Work order>
Collect all lines containing the word "blob" from the data.

Records from a data collection>
※ ※ ※

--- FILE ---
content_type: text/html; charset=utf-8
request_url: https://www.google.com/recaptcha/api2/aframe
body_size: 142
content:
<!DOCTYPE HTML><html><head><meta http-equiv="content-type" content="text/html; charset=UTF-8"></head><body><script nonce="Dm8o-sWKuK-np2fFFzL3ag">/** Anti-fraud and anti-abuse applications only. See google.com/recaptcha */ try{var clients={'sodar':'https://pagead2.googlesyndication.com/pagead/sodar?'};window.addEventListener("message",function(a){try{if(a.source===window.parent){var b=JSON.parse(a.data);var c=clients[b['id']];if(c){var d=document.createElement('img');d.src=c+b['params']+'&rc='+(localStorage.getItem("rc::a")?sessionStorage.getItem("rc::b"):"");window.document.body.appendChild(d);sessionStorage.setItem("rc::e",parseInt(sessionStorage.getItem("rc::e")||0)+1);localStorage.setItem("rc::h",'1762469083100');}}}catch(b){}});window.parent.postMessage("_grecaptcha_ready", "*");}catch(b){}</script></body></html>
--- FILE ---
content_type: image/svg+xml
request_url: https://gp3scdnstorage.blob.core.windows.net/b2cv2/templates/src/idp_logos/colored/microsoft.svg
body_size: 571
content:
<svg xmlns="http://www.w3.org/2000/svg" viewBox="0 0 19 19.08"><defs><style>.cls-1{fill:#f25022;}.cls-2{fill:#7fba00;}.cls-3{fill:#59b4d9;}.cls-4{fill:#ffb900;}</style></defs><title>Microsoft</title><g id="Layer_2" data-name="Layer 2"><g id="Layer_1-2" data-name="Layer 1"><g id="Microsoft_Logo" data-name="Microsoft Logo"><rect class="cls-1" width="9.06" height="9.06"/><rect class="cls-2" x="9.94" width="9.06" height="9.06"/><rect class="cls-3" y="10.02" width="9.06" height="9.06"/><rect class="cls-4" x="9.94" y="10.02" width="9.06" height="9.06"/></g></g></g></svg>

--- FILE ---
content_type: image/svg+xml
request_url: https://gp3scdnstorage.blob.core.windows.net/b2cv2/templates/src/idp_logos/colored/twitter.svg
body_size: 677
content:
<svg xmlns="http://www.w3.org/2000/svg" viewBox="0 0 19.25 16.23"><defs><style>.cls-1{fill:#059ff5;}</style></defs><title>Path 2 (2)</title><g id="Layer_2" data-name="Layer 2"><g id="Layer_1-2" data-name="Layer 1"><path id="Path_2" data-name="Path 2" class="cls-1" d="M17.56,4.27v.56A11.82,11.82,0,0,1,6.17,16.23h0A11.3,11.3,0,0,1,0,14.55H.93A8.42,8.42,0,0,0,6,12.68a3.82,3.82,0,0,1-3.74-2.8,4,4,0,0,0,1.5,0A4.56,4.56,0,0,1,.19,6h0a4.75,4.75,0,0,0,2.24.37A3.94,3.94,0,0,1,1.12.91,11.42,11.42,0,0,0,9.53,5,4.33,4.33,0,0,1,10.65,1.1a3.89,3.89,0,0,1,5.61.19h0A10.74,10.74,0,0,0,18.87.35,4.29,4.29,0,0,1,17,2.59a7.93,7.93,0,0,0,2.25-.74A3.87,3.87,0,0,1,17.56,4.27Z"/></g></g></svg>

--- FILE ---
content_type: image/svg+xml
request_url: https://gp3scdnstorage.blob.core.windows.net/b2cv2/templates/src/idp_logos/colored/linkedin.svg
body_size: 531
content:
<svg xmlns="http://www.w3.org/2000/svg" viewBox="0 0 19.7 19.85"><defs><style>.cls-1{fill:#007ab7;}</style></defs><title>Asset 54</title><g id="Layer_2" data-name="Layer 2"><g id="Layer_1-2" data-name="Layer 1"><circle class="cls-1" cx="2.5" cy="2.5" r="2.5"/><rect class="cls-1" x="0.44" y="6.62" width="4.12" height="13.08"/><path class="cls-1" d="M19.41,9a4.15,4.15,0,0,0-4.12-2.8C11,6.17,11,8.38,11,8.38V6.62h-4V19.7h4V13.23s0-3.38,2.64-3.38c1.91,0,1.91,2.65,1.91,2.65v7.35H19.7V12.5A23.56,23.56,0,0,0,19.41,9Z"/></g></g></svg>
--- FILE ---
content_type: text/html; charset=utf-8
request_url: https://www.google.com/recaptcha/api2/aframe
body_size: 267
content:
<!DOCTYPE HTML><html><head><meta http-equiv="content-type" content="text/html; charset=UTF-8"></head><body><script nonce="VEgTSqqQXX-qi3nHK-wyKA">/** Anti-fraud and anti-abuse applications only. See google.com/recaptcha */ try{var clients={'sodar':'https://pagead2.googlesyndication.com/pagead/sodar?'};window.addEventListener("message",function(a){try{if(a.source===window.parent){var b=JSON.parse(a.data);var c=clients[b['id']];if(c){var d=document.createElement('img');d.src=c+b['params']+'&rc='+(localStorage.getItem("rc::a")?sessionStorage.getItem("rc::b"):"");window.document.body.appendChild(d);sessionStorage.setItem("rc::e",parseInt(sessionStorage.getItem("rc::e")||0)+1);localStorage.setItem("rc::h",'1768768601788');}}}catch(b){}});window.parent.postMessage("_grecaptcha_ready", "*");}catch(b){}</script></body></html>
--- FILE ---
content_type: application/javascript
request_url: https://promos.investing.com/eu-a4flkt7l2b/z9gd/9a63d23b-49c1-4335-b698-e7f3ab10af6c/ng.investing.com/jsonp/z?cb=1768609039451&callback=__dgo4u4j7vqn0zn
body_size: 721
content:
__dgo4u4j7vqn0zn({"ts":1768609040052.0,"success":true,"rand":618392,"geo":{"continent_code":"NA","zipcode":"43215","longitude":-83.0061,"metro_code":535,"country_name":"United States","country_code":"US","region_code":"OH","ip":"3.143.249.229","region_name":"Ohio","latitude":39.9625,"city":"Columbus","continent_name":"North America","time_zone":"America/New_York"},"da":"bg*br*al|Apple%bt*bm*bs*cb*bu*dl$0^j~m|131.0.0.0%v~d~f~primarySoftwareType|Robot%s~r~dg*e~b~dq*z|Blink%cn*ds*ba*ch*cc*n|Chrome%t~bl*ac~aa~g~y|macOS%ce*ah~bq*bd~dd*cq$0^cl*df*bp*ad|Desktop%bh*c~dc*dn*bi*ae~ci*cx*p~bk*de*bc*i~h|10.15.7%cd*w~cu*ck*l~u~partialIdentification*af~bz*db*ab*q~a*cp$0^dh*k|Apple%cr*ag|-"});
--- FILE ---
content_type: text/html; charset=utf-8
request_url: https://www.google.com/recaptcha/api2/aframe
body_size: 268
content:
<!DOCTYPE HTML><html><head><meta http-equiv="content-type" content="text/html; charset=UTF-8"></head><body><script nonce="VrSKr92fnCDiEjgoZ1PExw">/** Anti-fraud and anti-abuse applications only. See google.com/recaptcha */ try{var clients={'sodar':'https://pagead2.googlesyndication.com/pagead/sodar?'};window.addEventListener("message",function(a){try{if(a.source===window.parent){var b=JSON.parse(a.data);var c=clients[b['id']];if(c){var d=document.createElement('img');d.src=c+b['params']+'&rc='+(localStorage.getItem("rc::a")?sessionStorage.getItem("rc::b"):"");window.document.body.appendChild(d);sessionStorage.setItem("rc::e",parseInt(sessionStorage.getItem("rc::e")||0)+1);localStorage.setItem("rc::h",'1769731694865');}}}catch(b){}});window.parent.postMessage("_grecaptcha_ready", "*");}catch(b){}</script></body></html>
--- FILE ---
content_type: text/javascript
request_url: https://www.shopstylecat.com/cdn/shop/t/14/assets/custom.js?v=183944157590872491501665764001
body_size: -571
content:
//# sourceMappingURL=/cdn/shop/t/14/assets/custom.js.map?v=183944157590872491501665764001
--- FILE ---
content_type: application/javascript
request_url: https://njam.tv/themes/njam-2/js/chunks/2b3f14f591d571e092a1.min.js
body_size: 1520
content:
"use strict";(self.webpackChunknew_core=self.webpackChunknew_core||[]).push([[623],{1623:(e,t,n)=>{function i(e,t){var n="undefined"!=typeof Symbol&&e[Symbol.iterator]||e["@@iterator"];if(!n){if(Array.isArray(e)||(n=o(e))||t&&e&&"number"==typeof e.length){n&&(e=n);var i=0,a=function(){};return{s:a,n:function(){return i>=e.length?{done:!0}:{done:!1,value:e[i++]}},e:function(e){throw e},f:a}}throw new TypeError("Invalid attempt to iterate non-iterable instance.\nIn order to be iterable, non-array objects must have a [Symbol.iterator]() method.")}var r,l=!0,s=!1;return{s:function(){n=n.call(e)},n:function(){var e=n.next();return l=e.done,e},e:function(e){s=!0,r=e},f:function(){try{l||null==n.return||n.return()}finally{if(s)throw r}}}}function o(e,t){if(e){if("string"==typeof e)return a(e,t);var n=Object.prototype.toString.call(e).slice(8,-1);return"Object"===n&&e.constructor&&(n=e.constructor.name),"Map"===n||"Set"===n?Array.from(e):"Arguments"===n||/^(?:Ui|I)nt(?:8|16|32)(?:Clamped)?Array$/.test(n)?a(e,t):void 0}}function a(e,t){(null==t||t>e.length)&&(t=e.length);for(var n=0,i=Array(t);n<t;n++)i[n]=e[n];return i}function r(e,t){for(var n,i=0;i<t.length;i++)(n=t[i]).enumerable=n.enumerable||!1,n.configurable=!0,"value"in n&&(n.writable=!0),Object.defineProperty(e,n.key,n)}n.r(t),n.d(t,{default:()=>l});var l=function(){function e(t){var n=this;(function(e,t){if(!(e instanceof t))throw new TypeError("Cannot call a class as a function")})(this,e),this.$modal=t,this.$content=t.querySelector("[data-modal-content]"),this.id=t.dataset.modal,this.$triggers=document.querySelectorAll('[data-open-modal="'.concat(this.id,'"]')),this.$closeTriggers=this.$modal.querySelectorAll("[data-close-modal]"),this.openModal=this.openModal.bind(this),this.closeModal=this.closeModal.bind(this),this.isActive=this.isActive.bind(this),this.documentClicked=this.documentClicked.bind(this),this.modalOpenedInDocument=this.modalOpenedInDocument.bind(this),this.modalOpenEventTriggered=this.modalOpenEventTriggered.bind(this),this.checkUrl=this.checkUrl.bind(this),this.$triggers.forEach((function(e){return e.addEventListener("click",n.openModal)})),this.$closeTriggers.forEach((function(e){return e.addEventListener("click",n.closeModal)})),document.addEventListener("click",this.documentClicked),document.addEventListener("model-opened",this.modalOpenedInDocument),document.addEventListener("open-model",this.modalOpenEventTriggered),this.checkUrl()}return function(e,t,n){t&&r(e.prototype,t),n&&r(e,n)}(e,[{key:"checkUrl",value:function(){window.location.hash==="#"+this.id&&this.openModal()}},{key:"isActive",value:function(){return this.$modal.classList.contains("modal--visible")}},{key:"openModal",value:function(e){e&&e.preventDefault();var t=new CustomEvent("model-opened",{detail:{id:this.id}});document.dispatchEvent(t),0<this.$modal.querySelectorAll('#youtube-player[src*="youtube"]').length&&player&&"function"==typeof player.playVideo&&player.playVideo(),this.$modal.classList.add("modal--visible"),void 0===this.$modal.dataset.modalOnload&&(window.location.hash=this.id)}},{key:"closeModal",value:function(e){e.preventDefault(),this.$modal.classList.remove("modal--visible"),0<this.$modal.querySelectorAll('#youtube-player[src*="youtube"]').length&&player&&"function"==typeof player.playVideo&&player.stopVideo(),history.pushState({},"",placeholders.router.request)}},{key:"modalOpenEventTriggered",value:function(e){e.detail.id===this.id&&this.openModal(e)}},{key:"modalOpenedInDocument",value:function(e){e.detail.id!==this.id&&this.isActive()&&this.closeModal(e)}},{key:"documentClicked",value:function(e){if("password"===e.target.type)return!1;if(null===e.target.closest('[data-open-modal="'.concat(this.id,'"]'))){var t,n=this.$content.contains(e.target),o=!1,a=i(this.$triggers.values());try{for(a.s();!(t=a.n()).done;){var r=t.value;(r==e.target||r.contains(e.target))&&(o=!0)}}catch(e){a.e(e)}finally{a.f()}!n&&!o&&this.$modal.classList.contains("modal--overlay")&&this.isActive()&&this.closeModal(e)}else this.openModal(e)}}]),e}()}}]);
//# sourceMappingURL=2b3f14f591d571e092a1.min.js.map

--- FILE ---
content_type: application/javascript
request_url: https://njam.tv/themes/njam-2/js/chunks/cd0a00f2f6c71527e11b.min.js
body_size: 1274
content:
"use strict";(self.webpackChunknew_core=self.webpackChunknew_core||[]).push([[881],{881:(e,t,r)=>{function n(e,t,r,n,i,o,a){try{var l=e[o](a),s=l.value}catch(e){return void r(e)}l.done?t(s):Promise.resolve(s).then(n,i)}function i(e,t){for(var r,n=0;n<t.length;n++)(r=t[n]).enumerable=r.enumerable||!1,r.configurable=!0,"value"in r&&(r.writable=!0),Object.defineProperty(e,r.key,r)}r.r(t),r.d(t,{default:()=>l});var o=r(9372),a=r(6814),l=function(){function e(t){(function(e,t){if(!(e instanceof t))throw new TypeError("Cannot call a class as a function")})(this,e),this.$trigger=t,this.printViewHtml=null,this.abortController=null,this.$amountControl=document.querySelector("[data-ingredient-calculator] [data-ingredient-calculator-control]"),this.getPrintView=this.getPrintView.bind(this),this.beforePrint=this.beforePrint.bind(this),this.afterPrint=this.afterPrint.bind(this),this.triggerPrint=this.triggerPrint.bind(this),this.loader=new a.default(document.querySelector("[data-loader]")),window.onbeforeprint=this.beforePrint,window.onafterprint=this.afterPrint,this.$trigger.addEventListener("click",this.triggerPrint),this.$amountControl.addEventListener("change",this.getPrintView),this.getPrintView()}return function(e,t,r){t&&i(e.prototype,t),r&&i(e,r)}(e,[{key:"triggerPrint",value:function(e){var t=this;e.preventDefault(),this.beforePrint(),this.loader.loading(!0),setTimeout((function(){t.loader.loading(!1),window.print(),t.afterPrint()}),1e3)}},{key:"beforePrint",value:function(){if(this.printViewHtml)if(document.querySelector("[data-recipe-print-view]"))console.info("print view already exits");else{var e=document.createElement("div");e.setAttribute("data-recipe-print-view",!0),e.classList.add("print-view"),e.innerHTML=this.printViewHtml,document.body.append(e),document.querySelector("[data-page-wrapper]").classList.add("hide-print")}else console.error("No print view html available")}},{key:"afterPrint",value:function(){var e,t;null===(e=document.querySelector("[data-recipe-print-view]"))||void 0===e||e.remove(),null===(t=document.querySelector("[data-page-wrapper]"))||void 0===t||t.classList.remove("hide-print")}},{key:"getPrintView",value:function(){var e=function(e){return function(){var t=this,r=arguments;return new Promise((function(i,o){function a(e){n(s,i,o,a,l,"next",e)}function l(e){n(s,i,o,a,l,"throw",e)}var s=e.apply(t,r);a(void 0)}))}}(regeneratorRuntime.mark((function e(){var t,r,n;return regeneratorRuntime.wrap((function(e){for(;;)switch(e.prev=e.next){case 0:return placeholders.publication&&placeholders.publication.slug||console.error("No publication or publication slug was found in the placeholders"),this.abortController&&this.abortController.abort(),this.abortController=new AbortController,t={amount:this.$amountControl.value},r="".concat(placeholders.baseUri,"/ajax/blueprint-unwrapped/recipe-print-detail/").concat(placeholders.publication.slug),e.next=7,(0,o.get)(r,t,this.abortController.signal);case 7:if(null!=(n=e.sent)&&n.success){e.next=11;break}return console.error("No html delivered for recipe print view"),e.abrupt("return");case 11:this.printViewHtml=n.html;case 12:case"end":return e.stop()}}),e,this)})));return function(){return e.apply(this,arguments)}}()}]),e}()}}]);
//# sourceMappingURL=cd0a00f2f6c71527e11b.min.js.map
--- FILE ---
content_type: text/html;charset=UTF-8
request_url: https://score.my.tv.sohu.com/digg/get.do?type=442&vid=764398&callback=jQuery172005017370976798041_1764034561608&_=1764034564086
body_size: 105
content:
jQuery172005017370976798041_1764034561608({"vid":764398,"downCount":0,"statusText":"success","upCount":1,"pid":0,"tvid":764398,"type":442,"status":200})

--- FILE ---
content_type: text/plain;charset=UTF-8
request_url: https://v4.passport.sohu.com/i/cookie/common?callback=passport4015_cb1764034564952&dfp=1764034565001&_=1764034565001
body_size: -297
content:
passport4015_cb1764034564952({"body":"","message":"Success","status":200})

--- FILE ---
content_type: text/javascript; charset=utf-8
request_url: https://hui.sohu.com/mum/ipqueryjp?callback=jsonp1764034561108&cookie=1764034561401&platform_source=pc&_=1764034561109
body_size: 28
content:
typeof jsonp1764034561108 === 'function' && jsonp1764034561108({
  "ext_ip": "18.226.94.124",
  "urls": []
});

※ ※ ※

Output>
request_url: https://gp3scdnstorage.blob.core.windows.net/b2cv2/templates/src/idp_logos/colored/microsoft.svg
request_url: https://gp3scdnstorage.blob.core.windows.net/b2cv2/templates/src/idp_logos/colored/twitter.svg
request_url: https://gp3scdnstorage.blob.core.windows.net/b2cv2/templates/src/idp_logos/colored/linkedin.svg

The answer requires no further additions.